No internet or daycare

The school has immediately noticed the impact of the pandemic, with families who, like Gabriela, have taken the opportunity to flee cities. And there are two drawbacks for young people who want to settle down: there is no daycare - "having a child means that you won't be able to work until they are three years old”, Carla says- and the fact that the internet fails a lot because the optical fiber. "During lockdown, we made video calls one family at a time, because if we connected at the same time, it wouldn’t work out" the director recalls. In order not to get their fingers caught, they have already prepared the booklet "Lockdown Activities", with exercises for each of the 10 days of quarantine.

Although at first she found it difficult to adapt, Carla now assures that she "would not change being a teacher in Gósol for anything". "It has more positive than negative things: I get to know the children more, there is more communication with the families and the learning is personalized", she says.
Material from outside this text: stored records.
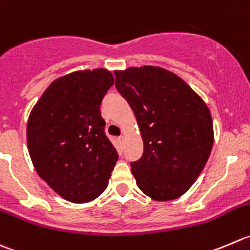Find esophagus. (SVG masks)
Returning a JSON list of instances; mask_svg holds the SVG:
<instances>
[{"instance_id": "esophagus-1", "label": "esophagus", "mask_w": 250, "mask_h": 250, "mask_svg": "<svg viewBox=\"0 0 250 250\" xmlns=\"http://www.w3.org/2000/svg\"><path fill=\"white\" fill-rule=\"evenodd\" d=\"M118 142L120 143V145H124V142H125V137L124 136H120V137H118Z\"/></svg>"}]
</instances>
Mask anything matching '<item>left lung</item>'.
<instances>
[{"label":"left lung","mask_w":250,"mask_h":250,"mask_svg":"<svg viewBox=\"0 0 250 250\" xmlns=\"http://www.w3.org/2000/svg\"><path fill=\"white\" fill-rule=\"evenodd\" d=\"M115 87L135 113L143 140L131 163L138 188L154 201L186 193L206 167L214 143L209 108L176 74L159 66L115 71Z\"/></svg>","instance_id":"obj_1"}]
</instances>
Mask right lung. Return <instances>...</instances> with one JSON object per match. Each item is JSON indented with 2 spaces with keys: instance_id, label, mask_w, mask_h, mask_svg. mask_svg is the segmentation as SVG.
<instances>
[{
  "instance_id": "1",
  "label": "right lung",
  "mask_w": 250,
  "mask_h": 250,
  "mask_svg": "<svg viewBox=\"0 0 250 250\" xmlns=\"http://www.w3.org/2000/svg\"><path fill=\"white\" fill-rule=\"evenodd\" d=\"M113 83L105 69L74 71L47 87L29 117L26 141L34 167L71 203L102 194L119 157L100 110Z\"/></svg>"
}]
</instances>
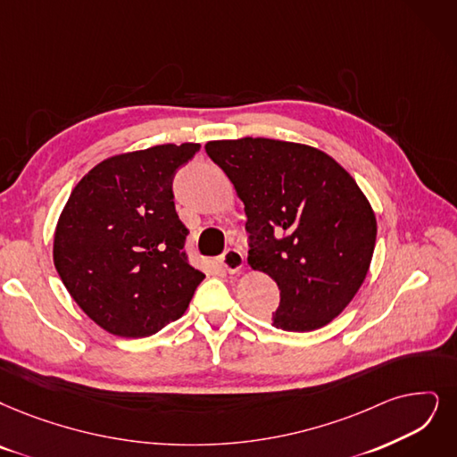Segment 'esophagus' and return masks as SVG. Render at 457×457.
<instances>
[{
  "label": "esophagus",
  "mask_w": 457,
  "mask_h": 457,
  "mask_svg": "<svg viewBox=\"0 0 457 457\" xmlns=\"http://www.w3.org/2000/svg\"><path fill=\"white\" fill-rule=\"evenodd\" d=\"M221 264H223V268H225L228 273H238V271L244 268L245 259H244V254H242L238 249L230 247V249H227V251L223 253Z\"/></svg>",
  "instance_id": "obj_1"
}]
</instances>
Like Gósol, who called for students five years ago, the 278 rural schools in Catalonia seek the difficult balance between guaranteeing their survival (at least 5 students are needed in order for the school to stay open) and at the same time taking good care of all children. "If the school grows a lot, the department will have to invest more money in teachers, because with two the only thing we can do is survive", Carla warns. Next to her, five students continue doing maths.